§ **Source document**:
== Segment start ==

The Coachella Valley Music and Arts Festival returns this weekend, unofficially marking the beginning of summer music festival season—which is expected to reclaim a sense of normalcy after two years marked by COVID-induced cancellations. While the busy festival circuit gives brands a chance to reach consumers in real life, marketers will put a new emphasis on digital experiences, including cashless payments, metaverse tie-ins, NFTs, virtual memorabilia and more.
Although the pandemic remains a concern, music festivals across the U.S.—from Lollapalooza in Chicago to the Rolling Loud hip hop show in Miami—are seeing brands jump into sponsorships where they might have been previously hesitant. Client interest in the events is back to pre-pandemic investment levels, said Sarah Dale, senior VP of brand partnerships and strategy at experiential agency Jack Morton. “I think now brands are ready, fans are ready,” she said.
In-person marketing will form the bulk of activations, said Peter Laatz, global managing director of sponsorship consultancy IEG, who framed virtual activations as “an accessory.”

== Segment end ==

§ **Excerpted records**:
== Segment start ==

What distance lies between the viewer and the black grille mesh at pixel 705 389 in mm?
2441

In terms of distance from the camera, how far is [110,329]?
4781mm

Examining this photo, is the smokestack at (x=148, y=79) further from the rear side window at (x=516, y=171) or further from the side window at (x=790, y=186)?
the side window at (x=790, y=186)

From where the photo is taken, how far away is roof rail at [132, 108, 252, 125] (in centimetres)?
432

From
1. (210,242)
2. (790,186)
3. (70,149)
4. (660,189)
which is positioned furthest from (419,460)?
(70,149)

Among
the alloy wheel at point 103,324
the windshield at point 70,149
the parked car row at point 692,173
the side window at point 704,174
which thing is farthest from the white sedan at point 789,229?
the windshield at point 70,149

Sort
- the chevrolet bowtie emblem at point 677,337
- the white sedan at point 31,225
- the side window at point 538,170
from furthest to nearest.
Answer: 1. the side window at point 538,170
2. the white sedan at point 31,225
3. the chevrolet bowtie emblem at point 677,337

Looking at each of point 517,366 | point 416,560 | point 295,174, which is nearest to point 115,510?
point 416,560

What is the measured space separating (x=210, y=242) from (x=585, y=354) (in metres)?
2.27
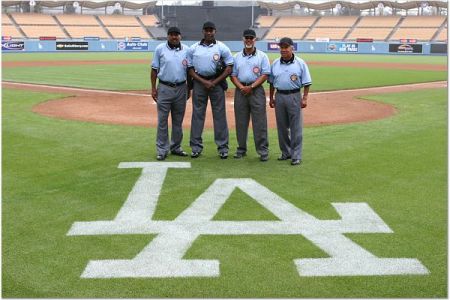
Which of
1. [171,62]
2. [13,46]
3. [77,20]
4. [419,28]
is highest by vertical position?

== Segment end ==
== Segment start ==

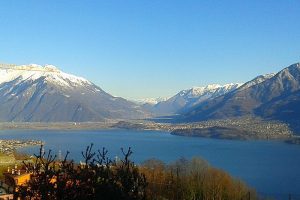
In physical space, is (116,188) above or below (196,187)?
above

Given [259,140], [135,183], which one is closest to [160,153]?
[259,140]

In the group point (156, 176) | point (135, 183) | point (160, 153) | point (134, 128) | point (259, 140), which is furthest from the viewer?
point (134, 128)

== Segment end ==

§ **Complete the following**:
1. In the article on music festival marketing, how did Peter Laatz describe virtual activations?
2. Extend the article on brand marketing at music festivals with the next few paragraphs after its final sentence.

§ **Answers for the tasks**:
1. He called them "an accessory."

2.
The live music industry, worth $1.6 billion according to IEG, before the pandemic, took a more significant hit than sports events and saw an almost 30% drop in sponsorship revenue for live events, said Laatz. But sponsorship revenue is rising again as festivals come back this year, said Laatz.
While insurance giant State Farm has “completely exited” the music festival scene, brands in emerging sectors such as crypto and rideshare are jumping into festival sponsorships, according to Laatz. Coinbase created an NFT gallery at last year’s Governors Ball in New York and is sponsoring the festival again this year along with delivery brand Gopuff.Live experiences are the focus this year for many brands. For instance, Lay’s at Coachella is producing potato chips on-site and creating a reservations-only space for people to take part in a four-course product tasting.